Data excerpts
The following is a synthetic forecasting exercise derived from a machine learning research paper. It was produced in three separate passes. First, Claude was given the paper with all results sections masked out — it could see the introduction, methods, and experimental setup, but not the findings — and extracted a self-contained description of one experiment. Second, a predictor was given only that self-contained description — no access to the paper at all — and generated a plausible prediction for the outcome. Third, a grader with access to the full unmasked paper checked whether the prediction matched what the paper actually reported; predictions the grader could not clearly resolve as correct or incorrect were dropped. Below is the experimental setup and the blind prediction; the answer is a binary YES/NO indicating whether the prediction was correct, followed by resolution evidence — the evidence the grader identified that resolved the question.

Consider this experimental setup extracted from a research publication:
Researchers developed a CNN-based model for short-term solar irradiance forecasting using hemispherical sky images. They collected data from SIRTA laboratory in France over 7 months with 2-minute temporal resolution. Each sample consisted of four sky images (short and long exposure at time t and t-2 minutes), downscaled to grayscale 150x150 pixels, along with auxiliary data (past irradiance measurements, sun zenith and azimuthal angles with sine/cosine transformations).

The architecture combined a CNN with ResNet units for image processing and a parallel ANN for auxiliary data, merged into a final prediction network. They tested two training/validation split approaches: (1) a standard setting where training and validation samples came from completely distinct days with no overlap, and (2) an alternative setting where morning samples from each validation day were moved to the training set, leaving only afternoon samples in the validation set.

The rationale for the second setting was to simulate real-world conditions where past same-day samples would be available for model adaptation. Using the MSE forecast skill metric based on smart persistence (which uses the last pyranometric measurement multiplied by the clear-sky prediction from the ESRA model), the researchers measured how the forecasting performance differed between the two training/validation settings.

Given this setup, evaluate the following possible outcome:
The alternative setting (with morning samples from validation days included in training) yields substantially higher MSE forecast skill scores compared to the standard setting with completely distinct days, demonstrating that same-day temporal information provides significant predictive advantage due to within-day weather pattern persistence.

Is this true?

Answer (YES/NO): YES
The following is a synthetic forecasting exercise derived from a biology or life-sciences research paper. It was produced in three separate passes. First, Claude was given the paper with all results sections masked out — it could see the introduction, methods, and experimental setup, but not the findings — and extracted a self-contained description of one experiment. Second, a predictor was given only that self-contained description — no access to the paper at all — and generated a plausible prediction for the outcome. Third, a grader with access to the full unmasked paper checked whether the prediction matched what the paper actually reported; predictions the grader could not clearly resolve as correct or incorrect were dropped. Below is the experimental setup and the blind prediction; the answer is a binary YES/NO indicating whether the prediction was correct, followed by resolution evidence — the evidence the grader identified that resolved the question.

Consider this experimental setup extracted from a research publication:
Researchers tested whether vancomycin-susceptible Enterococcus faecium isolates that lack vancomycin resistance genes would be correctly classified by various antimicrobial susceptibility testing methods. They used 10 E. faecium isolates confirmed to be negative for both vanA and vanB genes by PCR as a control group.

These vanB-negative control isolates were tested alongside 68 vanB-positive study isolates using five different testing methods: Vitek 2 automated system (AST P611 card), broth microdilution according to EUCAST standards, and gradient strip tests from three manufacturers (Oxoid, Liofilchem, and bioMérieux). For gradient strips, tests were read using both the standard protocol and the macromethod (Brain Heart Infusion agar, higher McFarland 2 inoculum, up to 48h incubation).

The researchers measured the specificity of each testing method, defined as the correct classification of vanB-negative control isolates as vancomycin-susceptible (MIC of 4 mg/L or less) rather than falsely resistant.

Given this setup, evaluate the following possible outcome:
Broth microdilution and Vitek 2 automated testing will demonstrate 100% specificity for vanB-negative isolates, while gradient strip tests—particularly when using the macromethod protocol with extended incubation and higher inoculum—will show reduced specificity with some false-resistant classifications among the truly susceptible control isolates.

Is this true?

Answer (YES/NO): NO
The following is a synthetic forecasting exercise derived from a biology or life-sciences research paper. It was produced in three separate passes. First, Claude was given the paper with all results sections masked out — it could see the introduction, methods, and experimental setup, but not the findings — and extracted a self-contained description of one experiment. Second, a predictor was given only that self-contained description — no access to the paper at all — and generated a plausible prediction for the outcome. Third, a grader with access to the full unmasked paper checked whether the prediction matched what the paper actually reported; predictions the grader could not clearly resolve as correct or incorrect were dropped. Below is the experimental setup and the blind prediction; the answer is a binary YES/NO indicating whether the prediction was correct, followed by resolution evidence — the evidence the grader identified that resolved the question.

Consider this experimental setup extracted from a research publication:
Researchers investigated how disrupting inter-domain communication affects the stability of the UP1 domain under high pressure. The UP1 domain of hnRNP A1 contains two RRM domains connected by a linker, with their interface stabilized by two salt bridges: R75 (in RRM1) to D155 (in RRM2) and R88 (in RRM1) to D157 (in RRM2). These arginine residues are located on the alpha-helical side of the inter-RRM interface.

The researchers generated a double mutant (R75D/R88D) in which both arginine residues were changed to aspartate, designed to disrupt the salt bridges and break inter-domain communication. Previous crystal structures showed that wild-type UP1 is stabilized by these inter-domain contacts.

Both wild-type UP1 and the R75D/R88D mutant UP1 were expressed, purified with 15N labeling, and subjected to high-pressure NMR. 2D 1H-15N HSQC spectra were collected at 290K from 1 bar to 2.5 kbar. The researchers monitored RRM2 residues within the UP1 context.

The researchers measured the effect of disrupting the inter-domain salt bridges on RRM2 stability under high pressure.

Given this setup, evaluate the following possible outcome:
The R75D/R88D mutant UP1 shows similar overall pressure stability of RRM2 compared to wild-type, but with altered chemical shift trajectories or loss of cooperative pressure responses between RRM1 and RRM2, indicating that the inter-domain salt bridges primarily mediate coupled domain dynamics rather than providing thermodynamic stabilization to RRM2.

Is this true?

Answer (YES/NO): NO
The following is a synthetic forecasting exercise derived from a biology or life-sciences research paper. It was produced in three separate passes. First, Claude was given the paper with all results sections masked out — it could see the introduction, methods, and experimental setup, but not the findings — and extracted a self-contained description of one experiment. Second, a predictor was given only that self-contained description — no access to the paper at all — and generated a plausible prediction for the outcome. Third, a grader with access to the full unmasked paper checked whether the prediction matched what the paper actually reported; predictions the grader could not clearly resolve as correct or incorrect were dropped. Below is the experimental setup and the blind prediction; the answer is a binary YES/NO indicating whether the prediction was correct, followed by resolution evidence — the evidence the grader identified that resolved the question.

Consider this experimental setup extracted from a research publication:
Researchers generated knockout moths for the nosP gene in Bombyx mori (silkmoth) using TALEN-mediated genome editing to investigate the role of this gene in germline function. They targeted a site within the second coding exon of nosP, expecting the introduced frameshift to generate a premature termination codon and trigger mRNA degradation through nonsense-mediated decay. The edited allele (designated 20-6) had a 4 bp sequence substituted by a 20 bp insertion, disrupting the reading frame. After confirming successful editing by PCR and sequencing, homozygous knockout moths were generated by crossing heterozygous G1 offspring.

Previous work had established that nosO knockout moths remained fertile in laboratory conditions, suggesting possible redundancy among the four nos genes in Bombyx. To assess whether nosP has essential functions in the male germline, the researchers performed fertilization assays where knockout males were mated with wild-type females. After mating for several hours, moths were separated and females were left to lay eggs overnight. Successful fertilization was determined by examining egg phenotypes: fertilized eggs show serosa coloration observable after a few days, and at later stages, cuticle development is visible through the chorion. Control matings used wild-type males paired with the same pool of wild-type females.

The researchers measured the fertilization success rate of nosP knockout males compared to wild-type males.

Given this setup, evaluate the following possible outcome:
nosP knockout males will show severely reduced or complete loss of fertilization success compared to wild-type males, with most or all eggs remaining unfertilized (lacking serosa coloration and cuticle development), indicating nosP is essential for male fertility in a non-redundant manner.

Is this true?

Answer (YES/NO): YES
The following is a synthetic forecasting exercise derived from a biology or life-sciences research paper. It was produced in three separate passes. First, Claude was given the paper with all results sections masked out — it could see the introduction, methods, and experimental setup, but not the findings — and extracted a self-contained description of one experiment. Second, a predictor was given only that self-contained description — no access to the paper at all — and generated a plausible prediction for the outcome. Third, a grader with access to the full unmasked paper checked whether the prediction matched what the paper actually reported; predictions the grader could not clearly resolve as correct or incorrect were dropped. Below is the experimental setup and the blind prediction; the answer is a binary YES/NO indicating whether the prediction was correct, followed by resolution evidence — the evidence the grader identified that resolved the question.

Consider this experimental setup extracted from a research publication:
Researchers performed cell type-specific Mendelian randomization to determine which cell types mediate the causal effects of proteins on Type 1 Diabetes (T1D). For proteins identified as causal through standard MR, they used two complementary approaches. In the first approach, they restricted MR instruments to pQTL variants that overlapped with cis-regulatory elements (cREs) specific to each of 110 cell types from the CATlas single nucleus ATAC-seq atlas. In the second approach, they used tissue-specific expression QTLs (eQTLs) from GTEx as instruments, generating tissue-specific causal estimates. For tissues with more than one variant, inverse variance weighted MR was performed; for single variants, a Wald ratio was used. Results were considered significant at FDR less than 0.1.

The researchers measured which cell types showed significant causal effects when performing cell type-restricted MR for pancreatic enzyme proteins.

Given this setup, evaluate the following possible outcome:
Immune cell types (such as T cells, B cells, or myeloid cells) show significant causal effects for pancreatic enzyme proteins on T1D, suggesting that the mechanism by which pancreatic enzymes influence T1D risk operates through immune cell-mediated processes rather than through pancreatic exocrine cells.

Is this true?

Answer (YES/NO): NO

> **Activity**: The answer must consist of every line above that contains the word "higher".

> **Your solution**:
The alternative setting (with morning samples from validation days included in training) yields substantially higher MSE forecast skill scores compared to the standard setting with completely distinct days, demonstrating that same-day temporal information provides significant predictive advantage due to within-day weather pattern persistence.
These vanB-negative control isolates were tested alongside 68 vanB-positive study isolates using five different testing methods: Vitek 2 automated system (AST P611 card), broth microdilution according to EUCAST standards, and gradient strip tests from three manufacturers (Oxoid, Liofilchem, and bioMérieux). For gradient strips, tests were read using both the standard protocol and the macromethod (Brain Heart Infusion agar, higher McFarland 2 inoculum, up to 48h incubation).
Broth microdilution and Vitek 2 automated testing will demonstrate 100% specificity for vanB-negative isolates, while gradient strip tests—particularly when using the macromethod protocol with extended incubation and higher inoculum—will show reduced specificity with some false-resistant classifications among the truly susceptible control isolates.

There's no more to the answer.